L'envers de l'agriculture contractuelle. Le cas du complexe sucrier de Zuénoula (Côte d'Ivoire) et sa périphérie villageoise.
Constantin Girard  1@  , Samir El Ouaamari  2@  , Pascal TilliÉ  3@  , Hubert Cochet  4@  
1 : AgroParistech
AgroParisTech, agroparis tech
2 : AGTER
AGTER
3 : JRC
European Commission - Joint Research Centre [Seville]
4 : UMR Prodig
AgroParisTech, AgroParisTech

A partir des années 1970, dans le cadre d'une politique de substitution des importations et de diversification des recettes d'exportation, l'Etat ivoirien s'est donné pour objectif le développement de la production de sucre dans le nord du pays. Comme dans le cas de l'huile de palme ou de l'hévéa, le modèle adopté consiste à établir un nombre limité d'immenses complexes agro-industriels constitués de vastes domaines agricoles (plusieurs milliers d'hectares) destinés à pourvoir en canne à sucre une grande unité de transformation. Six complexes de cette nature vont être construits dans les années 1970. Placés initialement sous le contrôle d'une société publique, la Sodesucre, ils ont ensuite été privatisées à la fin des années 1990. Leurs nouveaux propriétaires ont alors cherché à accroître la capacité des unités de transformation tout en garantissant leur approvisionnement par une augmentation du volume de canne à sucre produit. Cette augmentation de la production s'est fondée sur l'intensification en capital des itinéraires techniques pratiqués dans les domaines sucriers, souvent limités par la force de travail disponible, mais également par la mise en place de schémas de contractualisation aux modalités variées.

 

Cette communication porte sur le complexe sucrier de Zuénoula.
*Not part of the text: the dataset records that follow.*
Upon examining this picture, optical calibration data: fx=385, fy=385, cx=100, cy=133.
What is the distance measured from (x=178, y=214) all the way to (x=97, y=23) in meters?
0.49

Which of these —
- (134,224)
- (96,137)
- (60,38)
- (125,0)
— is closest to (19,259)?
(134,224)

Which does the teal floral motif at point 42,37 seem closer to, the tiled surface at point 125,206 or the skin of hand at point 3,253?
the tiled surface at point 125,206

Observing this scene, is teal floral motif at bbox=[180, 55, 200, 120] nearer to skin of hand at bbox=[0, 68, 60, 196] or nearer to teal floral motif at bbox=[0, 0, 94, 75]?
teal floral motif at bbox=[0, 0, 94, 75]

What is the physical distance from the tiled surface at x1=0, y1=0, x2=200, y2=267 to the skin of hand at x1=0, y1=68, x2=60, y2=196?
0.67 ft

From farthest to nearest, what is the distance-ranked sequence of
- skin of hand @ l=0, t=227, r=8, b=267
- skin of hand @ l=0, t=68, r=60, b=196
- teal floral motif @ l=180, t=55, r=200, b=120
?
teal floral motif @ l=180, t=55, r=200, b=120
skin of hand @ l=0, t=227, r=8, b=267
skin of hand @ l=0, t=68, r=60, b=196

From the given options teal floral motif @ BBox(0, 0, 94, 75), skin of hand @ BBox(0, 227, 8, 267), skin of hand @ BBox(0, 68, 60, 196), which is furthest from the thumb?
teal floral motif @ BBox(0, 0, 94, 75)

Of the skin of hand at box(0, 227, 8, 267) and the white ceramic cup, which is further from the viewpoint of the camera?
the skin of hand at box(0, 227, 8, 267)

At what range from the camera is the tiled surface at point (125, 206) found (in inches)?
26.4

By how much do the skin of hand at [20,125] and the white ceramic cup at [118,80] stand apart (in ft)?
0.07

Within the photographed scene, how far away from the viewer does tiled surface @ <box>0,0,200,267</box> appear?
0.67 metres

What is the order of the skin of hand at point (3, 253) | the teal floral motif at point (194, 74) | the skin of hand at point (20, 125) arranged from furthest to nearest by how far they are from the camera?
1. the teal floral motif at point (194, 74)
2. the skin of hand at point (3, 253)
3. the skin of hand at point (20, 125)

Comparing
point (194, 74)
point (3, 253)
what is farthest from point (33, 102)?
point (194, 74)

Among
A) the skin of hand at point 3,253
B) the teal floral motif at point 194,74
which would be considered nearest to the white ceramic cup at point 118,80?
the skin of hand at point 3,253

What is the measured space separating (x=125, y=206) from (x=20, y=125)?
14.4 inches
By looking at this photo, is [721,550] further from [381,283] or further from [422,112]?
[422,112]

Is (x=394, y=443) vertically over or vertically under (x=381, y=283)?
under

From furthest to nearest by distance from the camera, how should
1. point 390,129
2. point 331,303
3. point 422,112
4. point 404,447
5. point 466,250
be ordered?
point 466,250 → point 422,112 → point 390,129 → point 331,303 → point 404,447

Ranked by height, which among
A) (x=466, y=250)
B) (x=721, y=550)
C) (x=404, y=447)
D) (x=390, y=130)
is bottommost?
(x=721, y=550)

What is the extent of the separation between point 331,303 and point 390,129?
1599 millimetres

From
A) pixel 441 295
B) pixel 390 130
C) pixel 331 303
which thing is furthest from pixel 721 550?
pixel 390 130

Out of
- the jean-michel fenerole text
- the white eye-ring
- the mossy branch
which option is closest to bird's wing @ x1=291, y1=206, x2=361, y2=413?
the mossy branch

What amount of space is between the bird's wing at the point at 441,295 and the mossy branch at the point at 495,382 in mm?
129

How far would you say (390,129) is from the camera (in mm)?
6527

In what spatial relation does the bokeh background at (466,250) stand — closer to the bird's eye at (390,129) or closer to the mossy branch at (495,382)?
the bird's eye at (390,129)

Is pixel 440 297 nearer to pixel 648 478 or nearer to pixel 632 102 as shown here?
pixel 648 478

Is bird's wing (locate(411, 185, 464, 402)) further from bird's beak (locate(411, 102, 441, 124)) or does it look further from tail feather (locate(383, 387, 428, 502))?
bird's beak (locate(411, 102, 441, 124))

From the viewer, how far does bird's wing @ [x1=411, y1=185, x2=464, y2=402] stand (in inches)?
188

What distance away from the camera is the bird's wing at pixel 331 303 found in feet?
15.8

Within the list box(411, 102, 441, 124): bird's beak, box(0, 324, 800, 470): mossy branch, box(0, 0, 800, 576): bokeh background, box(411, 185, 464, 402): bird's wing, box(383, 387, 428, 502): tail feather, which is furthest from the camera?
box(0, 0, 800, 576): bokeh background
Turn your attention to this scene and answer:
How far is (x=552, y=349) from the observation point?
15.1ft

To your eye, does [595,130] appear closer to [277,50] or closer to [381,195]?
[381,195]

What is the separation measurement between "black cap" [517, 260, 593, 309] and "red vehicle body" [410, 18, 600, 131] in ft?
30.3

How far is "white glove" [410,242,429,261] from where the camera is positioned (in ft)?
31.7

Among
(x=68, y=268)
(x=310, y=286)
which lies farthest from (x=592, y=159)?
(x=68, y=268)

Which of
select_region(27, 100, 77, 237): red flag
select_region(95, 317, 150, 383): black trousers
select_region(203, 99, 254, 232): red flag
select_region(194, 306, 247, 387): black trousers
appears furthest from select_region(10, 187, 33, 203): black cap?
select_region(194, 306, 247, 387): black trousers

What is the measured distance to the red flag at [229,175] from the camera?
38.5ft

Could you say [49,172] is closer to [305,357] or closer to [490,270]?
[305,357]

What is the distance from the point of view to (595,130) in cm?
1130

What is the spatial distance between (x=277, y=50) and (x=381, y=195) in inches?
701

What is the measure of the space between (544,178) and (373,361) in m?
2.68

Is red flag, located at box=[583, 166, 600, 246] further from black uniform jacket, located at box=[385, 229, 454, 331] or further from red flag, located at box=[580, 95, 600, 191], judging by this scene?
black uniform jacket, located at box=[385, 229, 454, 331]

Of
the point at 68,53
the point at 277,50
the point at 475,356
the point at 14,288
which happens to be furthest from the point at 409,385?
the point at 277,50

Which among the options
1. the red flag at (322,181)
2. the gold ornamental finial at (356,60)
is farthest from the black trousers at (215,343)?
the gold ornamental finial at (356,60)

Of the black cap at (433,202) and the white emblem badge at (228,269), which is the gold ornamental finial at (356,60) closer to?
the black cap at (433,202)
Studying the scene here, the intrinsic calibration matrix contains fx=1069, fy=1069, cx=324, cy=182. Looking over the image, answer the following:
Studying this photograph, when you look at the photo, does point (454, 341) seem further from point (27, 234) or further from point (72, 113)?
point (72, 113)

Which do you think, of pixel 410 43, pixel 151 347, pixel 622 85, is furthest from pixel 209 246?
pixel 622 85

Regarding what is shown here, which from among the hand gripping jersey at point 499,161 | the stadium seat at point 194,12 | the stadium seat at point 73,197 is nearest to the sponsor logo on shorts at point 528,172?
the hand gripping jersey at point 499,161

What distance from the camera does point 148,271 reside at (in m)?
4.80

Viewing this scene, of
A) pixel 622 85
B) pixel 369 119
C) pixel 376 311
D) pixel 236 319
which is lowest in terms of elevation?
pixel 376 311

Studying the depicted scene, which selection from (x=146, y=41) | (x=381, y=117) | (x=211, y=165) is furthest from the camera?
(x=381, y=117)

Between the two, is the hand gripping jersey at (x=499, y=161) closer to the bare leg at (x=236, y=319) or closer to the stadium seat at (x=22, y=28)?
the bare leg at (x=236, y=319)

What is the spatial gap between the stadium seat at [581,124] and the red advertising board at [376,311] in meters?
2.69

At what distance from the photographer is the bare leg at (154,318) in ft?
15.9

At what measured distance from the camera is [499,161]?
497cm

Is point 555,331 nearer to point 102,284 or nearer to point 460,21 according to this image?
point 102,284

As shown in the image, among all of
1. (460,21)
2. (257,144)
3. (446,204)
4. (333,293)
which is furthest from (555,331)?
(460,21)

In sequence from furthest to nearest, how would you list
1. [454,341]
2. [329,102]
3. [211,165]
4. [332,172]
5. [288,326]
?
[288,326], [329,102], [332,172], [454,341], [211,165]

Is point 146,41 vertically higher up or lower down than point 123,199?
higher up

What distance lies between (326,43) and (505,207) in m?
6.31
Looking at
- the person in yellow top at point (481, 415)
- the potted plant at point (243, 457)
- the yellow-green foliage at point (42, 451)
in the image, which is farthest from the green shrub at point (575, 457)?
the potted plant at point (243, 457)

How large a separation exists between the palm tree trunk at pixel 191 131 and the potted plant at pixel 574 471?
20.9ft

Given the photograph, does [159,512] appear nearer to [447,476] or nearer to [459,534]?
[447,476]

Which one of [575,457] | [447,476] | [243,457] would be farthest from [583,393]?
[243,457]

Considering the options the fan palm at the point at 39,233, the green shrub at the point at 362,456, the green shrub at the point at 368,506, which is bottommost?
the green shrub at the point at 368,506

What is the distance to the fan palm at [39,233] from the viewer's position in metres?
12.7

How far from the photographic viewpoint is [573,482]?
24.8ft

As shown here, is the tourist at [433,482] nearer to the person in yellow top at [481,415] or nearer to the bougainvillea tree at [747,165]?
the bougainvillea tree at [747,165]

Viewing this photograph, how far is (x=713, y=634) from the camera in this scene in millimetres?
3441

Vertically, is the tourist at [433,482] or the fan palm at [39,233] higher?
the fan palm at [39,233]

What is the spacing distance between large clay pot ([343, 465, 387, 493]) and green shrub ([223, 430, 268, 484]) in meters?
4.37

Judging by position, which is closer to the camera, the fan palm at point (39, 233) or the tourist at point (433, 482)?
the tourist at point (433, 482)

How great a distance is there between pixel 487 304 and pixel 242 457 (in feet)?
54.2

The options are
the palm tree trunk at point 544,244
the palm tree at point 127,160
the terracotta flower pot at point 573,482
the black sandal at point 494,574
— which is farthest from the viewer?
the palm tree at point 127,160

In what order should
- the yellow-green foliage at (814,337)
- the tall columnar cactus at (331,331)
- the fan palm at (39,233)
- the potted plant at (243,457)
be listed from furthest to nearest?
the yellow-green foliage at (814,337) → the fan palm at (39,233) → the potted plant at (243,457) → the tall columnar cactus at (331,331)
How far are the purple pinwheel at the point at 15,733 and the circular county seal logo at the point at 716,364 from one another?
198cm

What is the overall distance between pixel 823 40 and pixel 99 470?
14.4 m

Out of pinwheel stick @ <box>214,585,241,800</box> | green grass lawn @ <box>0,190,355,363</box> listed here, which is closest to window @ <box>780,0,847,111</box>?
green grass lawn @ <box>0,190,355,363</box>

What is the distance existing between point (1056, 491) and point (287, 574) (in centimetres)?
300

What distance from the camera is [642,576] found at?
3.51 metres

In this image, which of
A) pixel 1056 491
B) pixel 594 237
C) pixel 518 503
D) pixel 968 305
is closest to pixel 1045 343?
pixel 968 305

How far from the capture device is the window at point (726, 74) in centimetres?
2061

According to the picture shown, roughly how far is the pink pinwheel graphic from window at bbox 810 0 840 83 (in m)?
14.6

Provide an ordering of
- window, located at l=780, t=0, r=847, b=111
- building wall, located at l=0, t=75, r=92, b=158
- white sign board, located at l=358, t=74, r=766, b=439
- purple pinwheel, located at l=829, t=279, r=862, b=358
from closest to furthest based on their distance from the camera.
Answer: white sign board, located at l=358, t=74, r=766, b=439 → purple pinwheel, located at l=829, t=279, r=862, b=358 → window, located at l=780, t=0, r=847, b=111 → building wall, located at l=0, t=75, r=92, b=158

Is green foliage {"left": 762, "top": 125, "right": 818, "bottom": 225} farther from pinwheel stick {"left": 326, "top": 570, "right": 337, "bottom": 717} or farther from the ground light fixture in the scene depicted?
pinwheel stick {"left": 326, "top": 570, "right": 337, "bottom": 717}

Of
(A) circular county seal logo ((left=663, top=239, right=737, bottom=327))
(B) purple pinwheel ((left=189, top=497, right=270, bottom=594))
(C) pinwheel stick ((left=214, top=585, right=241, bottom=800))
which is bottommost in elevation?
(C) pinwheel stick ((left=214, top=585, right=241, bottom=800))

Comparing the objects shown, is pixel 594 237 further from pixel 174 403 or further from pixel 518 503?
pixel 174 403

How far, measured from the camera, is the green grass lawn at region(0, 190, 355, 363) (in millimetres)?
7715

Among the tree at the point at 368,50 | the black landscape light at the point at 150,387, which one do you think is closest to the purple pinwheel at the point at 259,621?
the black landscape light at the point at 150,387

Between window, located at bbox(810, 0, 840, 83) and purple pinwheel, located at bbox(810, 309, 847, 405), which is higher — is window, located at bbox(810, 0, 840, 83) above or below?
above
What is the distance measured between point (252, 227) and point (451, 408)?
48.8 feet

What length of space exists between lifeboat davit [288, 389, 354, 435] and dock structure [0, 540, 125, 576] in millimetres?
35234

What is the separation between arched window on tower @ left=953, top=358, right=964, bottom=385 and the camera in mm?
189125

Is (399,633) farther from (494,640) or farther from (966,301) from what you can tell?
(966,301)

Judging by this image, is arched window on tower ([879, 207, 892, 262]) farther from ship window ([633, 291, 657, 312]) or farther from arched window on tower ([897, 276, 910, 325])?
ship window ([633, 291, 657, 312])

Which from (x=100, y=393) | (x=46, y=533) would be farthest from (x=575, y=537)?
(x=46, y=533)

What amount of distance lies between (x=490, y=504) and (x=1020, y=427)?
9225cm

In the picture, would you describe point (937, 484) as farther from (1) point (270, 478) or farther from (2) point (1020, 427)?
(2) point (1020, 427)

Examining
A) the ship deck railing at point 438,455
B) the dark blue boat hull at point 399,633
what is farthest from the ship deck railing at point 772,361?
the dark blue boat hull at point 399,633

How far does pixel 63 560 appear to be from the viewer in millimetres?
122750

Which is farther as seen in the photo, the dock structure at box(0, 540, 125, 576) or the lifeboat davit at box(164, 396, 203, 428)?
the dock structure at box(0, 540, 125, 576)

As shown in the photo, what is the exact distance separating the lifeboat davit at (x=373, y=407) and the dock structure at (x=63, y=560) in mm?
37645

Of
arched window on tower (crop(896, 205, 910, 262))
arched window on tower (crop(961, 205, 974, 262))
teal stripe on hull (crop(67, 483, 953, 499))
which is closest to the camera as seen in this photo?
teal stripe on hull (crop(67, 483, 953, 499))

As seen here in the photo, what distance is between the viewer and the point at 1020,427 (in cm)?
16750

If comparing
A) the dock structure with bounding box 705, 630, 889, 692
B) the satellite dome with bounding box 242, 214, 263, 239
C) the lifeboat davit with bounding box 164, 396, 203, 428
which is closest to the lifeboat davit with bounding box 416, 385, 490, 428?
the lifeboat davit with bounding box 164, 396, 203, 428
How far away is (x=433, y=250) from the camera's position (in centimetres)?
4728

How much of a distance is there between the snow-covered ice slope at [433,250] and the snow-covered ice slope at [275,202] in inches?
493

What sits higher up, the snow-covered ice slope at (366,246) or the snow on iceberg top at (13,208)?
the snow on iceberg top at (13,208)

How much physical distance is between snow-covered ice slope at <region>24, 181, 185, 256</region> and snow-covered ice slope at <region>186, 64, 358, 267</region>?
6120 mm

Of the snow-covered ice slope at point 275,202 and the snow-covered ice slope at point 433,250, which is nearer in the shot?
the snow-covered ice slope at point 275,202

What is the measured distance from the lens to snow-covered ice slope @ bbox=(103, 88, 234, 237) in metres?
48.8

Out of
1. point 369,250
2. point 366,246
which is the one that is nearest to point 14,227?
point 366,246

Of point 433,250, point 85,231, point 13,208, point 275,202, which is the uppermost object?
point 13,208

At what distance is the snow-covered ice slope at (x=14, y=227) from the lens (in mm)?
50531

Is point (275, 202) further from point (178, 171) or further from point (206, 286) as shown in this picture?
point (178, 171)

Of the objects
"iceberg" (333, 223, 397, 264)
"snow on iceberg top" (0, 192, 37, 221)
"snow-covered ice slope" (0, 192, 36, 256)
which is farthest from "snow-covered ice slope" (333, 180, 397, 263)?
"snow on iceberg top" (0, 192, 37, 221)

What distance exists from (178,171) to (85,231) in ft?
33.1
Son objectif est d'analyser les formes de contractualisation et leurs implications pour le développement agricole local. Elle repose sur une étude qui est le résultat d'enquêtes réalisées au cours de plusieurs mois de terrain et empruntant aux outils méthodologiques d'analyse-diagnostic des systèmes agraires.

 

Depuis les années 1990, la société propriétaire du complexe de Zuénoula a développé des contrats de production, fortement encadrés, aussi bien avec des employés ou d'anciens employés de l'unité agro-industrielle qu'avec les habitants des villages situés en périphérie du domaine sucrier, et parfois combinés à la location de terres dans les finages villageois voisins pour une exploitation en régie par l'entreprise elle-même. Potentiellement très rémunérateurs, y compris pour les classes sociales défavorisées, les schémas proposés sont censés profiter aux habitants du complexe sucrier ainsi qu'à l'ensemble des habitants des villages concernés en générant des emplois et en répartissant des parts de façon égalitaire selon une logique de fonctionnement en coopératives. Néanmoins ils évoluent vers la création de rentes foncières, qui sont parfois concentrées dans les mains de certains groupes sociaux dont ceux détenant la maîtrise de la gestion foncière à l'échelle des villages ; et, dans certains cas, vers la fuite de ces rentes hors de la région suite au départ d'une partie de ceux qui en bénéficient. Ceci est d'autant plus problématique que le développement sucrier à Zuénoula coexiste par ailleurs avec d'autres modes de mise en valeur agricole symptomatiques d'un stress foncier croissant dans les finages villageois avoisinant le complexe. Cette communication présentera la diversité des modalités de contractualisation autour du complexe de Zuénoula, les conditions et les limites de leur émergence, les rapports sociaux et fonciers qui les sous-tendent, leurs effets du point de vue des différentes parties prenantes qui les mettent en œuvre, ainsi que leur rôle dans les processus locaux de différenciation socioéconomique et dans le développement d'inégalités.